| Exercise |
Write the line that includes "Considering all objects, is" and all subsequent lines, exactly as written, and nothing more.

| Supplied records |

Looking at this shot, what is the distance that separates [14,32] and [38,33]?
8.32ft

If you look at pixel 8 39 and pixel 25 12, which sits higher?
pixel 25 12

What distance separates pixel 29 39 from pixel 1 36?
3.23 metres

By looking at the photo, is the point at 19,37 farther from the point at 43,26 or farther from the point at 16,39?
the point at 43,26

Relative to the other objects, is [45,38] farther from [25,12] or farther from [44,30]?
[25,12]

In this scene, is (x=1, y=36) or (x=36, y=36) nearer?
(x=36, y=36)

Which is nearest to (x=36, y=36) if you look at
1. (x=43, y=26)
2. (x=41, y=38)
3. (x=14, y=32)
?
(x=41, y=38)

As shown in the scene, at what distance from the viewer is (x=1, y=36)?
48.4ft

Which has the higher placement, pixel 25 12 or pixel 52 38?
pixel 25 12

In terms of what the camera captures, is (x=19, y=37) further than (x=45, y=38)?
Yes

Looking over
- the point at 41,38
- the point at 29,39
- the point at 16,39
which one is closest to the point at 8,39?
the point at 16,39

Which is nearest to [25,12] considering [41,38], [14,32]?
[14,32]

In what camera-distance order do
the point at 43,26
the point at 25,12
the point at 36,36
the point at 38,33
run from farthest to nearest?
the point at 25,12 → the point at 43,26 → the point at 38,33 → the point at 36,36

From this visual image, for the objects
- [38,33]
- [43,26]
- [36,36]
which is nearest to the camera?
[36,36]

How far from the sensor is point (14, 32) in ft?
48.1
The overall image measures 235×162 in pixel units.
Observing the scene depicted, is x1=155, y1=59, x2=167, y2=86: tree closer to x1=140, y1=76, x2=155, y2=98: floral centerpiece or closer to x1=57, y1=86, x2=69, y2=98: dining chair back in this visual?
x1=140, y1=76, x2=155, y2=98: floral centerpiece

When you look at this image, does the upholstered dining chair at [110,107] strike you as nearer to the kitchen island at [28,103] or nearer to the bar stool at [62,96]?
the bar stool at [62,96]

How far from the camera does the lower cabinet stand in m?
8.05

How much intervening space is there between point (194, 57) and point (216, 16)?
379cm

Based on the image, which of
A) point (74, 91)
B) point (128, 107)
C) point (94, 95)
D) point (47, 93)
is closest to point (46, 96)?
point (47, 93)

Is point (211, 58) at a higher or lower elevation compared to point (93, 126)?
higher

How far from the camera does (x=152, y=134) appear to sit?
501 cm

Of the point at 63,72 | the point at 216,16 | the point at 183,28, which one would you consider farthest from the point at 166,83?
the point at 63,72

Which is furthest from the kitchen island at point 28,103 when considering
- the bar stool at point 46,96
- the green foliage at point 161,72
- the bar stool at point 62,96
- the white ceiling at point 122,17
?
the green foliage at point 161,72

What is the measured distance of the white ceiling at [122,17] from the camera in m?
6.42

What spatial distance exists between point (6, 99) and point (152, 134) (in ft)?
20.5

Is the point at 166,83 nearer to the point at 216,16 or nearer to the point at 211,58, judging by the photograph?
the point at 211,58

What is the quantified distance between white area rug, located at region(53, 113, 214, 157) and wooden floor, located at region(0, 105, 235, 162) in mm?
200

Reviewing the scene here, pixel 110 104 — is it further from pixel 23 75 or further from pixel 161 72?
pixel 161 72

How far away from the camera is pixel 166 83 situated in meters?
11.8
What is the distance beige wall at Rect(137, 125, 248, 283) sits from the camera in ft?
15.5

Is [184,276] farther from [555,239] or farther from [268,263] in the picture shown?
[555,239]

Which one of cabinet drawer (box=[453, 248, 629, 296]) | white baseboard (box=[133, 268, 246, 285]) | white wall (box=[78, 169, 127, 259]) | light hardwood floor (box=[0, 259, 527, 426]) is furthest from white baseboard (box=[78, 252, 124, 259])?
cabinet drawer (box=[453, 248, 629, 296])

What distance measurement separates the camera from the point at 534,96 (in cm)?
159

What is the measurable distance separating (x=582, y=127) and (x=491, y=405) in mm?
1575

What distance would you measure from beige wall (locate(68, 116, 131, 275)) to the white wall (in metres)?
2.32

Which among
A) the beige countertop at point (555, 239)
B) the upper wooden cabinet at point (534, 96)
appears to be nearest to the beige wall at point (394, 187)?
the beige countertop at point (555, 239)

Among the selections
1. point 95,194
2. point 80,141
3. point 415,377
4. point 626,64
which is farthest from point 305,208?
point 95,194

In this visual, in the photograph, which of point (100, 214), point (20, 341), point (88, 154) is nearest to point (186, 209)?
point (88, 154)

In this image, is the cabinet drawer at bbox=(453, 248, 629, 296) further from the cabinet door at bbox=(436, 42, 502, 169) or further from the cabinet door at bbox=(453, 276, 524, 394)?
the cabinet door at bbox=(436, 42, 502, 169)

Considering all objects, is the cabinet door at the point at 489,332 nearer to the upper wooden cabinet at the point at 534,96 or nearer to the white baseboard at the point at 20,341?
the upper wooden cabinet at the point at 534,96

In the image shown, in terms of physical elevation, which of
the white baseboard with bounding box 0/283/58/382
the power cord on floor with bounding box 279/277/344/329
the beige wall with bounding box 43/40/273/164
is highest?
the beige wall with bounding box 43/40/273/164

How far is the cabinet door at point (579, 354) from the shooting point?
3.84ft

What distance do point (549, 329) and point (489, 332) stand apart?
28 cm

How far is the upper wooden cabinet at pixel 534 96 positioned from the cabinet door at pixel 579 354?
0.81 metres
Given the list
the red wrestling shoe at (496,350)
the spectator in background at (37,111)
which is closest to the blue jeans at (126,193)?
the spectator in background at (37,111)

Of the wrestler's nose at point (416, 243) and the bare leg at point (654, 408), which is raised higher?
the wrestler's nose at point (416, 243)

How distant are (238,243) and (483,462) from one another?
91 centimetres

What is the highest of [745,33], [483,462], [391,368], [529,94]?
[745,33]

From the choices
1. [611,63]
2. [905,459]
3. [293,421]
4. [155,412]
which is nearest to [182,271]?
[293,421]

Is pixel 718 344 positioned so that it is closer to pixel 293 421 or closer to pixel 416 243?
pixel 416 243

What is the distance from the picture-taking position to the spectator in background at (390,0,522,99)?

| Complete response |
Considering all objects, is the cabinet door at the point at 489,332 nearer to the upper wooden cabinet at the point at 534,96 or nearer to the white baseboard at the point at 20,341?
the upper wooden cabinet at the point at 534,96

In the image shown, in terms of physical elevation, which of
the white baseboard with bounding box 0/283/58/382
the power cord on floor with bounding box 279/277/344/329
the beige wall with bounding box 43/40/273/164
is highest?
the beige wall with bounding box 43/40/273/164

How far is the cabinet door at point (579, 354) from the shooting point?
3.84ft

What distance do point (549, 329) and point (489, 332) stand apart?
28 cm

How far is the upper wooden cabinet at pixel 534 96 positioned from the cabinet door at pixel 579 354?
0.81 metres
Given the list
the red wrestling shoe at (496,350)
the spectator in background at (37,111)
which is closest to the blue jeans at (126,193)?
the spectator in background at (37,111)

Of the wrestler's nose at point (416, 243) and the bare leg at point (654, 408), which is raised higher?
the wrestler's nose at point (416, 243)

How distant are (238,243) and (483,462) from one another?
91 centimetres

What is the highest of [745,33], [483,462], [391,368], [529,94]?
[745,33]

From the choices
1. [611,63]
2. [905,459]
3. [293,421]
4. [155,412]
which is nearest to [182,271]?
[293,421]

Is pixel 718 344 positioned so that it is closer to pixel 293 421 or closer to pixel 416 243?
pixel 416 243

What is the distance from the picture-taking position to the spectator in background at (390,0,522,99)?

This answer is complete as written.